Activity = Exact repetition of a range: find the line containing "La baja venta" and the line containing "Duplex with sea view and 114m2 of terraces" in the material below, then repeat both and all lines between them, leaving pictures out.

Listed entries =

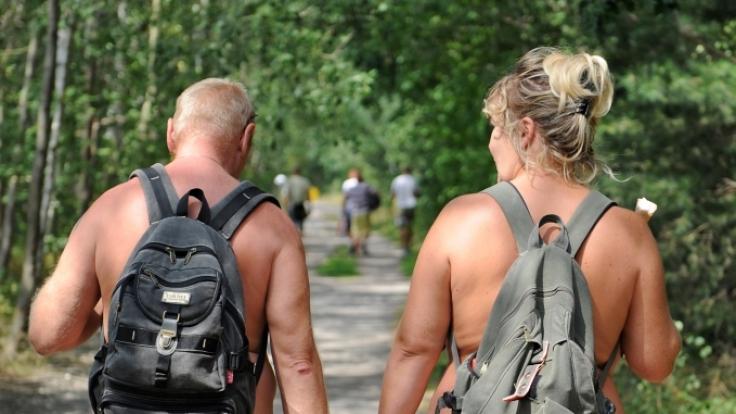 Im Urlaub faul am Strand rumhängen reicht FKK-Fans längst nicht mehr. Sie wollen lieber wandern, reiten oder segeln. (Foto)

---

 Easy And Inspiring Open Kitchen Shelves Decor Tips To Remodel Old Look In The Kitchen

---

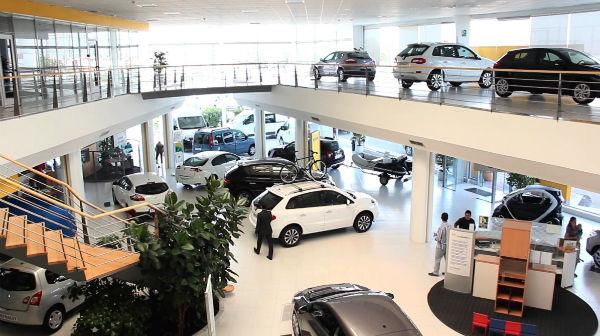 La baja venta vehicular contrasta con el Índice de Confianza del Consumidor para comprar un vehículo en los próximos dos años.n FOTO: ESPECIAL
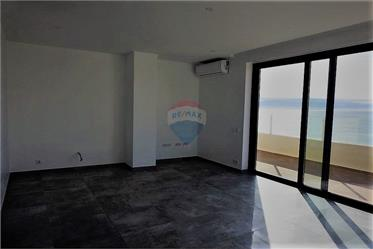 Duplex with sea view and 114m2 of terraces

Output of the exercise =
 La baja venta vehicular contrasta con el Índice de Confianza del Consumidor para comprar un vehículo en los próximos dos años.n FOTO: ESPECIAL
 Duplex with sea view and 114m2 of terraces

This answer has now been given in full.